- THE PROBLEM -
Revise every one of the items below by putting "withered grass" in place of "dry brown grass" and leaving everything else unchanged.

- DATA TO USE -

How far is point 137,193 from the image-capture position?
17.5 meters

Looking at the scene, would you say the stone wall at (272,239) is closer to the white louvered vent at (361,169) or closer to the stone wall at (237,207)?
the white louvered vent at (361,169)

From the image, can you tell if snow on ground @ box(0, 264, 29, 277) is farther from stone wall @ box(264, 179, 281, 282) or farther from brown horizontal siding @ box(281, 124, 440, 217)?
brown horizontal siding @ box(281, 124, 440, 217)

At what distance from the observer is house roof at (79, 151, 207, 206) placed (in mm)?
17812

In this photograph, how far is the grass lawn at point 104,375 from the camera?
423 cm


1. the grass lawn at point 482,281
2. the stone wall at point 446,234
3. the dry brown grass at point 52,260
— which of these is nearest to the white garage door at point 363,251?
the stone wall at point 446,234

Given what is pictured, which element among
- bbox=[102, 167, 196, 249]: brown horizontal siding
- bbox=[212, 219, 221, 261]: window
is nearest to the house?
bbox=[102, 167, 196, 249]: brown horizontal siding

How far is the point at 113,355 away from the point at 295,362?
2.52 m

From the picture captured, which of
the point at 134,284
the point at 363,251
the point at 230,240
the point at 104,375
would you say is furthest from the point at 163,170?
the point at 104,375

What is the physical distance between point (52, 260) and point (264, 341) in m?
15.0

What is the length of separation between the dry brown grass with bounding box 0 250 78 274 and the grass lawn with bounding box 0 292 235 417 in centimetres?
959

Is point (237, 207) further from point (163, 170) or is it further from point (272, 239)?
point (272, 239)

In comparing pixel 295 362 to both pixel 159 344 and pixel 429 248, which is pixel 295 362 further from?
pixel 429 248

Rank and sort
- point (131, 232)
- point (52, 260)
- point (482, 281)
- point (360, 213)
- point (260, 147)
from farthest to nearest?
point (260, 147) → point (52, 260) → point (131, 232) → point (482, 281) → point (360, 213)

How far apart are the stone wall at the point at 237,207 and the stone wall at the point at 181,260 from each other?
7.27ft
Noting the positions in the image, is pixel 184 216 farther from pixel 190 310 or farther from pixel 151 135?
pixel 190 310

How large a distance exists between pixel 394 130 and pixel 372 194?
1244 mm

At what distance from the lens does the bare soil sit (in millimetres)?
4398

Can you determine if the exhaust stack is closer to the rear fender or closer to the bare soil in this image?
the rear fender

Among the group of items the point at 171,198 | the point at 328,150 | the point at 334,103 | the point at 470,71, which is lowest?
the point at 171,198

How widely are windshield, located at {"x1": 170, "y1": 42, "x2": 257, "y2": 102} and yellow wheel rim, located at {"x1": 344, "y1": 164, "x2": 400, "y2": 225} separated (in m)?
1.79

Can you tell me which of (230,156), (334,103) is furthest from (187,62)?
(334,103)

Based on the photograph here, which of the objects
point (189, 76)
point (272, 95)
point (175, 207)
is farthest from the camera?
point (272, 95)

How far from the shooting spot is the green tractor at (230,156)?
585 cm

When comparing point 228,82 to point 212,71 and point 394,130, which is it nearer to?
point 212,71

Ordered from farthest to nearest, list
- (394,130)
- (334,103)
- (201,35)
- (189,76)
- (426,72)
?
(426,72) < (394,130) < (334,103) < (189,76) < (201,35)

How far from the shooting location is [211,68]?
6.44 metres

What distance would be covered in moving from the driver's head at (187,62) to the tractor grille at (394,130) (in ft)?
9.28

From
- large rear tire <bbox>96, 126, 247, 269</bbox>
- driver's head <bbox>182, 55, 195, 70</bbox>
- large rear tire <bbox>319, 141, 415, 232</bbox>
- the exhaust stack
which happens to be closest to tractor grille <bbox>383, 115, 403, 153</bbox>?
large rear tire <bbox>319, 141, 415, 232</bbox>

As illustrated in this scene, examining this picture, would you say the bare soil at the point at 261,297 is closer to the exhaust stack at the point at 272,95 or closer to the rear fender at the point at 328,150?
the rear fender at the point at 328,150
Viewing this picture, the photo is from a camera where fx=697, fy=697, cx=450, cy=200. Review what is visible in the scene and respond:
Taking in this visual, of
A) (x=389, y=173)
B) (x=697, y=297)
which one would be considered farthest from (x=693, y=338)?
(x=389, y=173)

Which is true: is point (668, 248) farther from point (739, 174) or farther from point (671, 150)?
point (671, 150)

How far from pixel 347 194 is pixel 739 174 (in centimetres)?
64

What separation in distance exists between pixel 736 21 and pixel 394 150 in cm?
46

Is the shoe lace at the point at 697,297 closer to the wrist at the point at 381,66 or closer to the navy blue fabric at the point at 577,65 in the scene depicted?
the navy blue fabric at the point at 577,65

- RESULT OF THIS TASK -
How far is point 137,193 from the image-capture position?
17.5 meters

Looking at the scene, would you say the stone wall at (272,239) is closer to the white louvered vent at (361,169) or closer to the stone wall at (237,207)?
the white louvered vent at (361,169)

From the image, can you tell if snow on ground @ box(0, 264, 29, 277) is farther from stone wall @ box(264, 179, 281, 282) or farther from brown horizontal siding @ box(281, 124, 440, 217)?
brown horizontal siding @ box(281, 124, 440, 217)

At what distance from the observer is house roof at (79, 151, 207, 206) placed (in mm)?
17812

In this photograph, how far is the grass lawn at point 104,375 from the camera?
423 cm


1. the grass lawn at point 482,281
2. the stone wall at point 446,234
3. the withered grass at point 52,260
— which of these is nearest to the white garage door at point 363,251?
the stone wall at point 446,234

Given what is pictured, which element among
- bbox=[102, 167, 196, 249]: brown horizontal siding
- bbox=[212, 219, 221, 261]: window
is nearest to the house?
bbox=[102, 167, 196, 249]: brown horizontal siding

How far is the point at 113,355 away from the point at 295,362?
2.52 m

From the picture captured, which of
the point at 134,284
the point at 363,251
the point at 230,240
the point at 104,375
would you say is furthest from the point at 163,170?
the point at 104,375

What is the physical distance between point (52, 260) and point (264, 341) in m?
15.0

What is the length of separation between the withered grass with bounding box 0 250 78 274 and the grass lawn with bounding box 0 292 235 417 in centimetres?
959

Is point (237, 207) further from point (163, 170) or is it further from point (272, 239)?
point (272, 239)

In comparing pixel 295 362 to both pixel 159 344 and pixel 429 248, which is pixel 295 362 further from?
pixel 429 248

Rank and sort
- point (131, 232)
- point (52, 260)
- point (482, 281)
- point (360, 213)
- point (260, 147)
from farthest to nearest?
point (260, 147) → point (52, 260) → point (131, 232) → point (482, 281) → point (360, 213)

How far apart are the stone wall at the point at 237,207 and the stone wall at the point at 181,260 from each other?
7.27ft
Noting the positions in the image, is pixel 184 216 farther from pixel 190 310 or farther from pixel 151 135?
pixel 190 310

How large a distance exists between pixel 394 130 and pixel 372 194?
1244 mm

At what distance from the lens does the bare soil sit (in millimetres)?
4398

Can you determine if the exhaust stack is closer to the rear fender or closer to the bare soil in this image?
the rear fender

Among the group of items the point at 171,198 | the point at 328,150 | the point at 334,103 | the point at 470,71, which is lowest?
the point at 171,198

How widely are windshield, located at {"x1": 170, "y1": 42, "x2": 257, "y2": 102} and yellow wheel rim, located at {"x1": 344, "y1": 164, "x2": 400, "y2": 225} separated (in m)?
1.79

Can you tell me which of (230,156), (334,103) is furthest from (187,62)?
(334,103)

Based on the photograph here, which of the objects
point (189, 76)
point (272, 95)
point (175, 207)
is farthest from the camera?
point (272, 95)

How far from the shooting spot is the green tractor at (230,156)?
585 cm

When comparing point 228,82 to point 212,71 and point 394,130, which is it nearer to?
point 212,71

Ordered from farthest to nearest, list
- (394,130)
- (334,103)
- (201,35)
- (189,76)
- (426,72)
?
(426,72) < (394,130) < (334,103) < (189,76) < (201,35)

How far from the shooting location is [211,68]?
6.44 metres

What distance would be covered in moving from the driver's head at (187,62) to the tractor grille at (394,130) (in ft)?
9.28

From
- large rear tire <bbox>96, 126, 247, 269</bbox>
- driver's head <bbox>182, 55, 195, 70</bbox>
- large rear tire <bbox>319, 141, 415, 232</bbox>
- the exhaust stack
which happens to be closest to tractor grille <bbox>383, 115, 403, 153</bbox>?
large rear tire <bbox>319, 141, 415, 232</bbox>

As illustrated in this scene, examining this picture, would you say the bare soil at the point at 261,297 is closer to the exhaust stack at the point at 272,95 or closer to the rear fender at the point at 328,150?
the rear fender at the point at 328,150
Viewing this picture, the photo is from a camera where fx=697, fy=697, cx=450, cy=200. Review what is visible in the scene and respond:
Taking in this visual, of
A) (x=389, y=173)
B) (x=697, y=297)
which one would be considered farthest from (x=693, y=338)?
(x=389, y=173)

Which is true: is point (668, 248) farther from point (739, 174) or farther from point (671, 150)?
point (671, 150)

How far from pixel 347 194 is pixel 739 174 (in centimetres)?
64

What separation in distance exists between pixel 736 21 and pixel 394 150 in cm?
46

Is the shoe lace at the point at 697,297 closer to the wrist at the point at 381,66 or closer to the navy blue fabric at the point at 577,65 in the scene depicted?
the navy blue fabric at the point at 577,65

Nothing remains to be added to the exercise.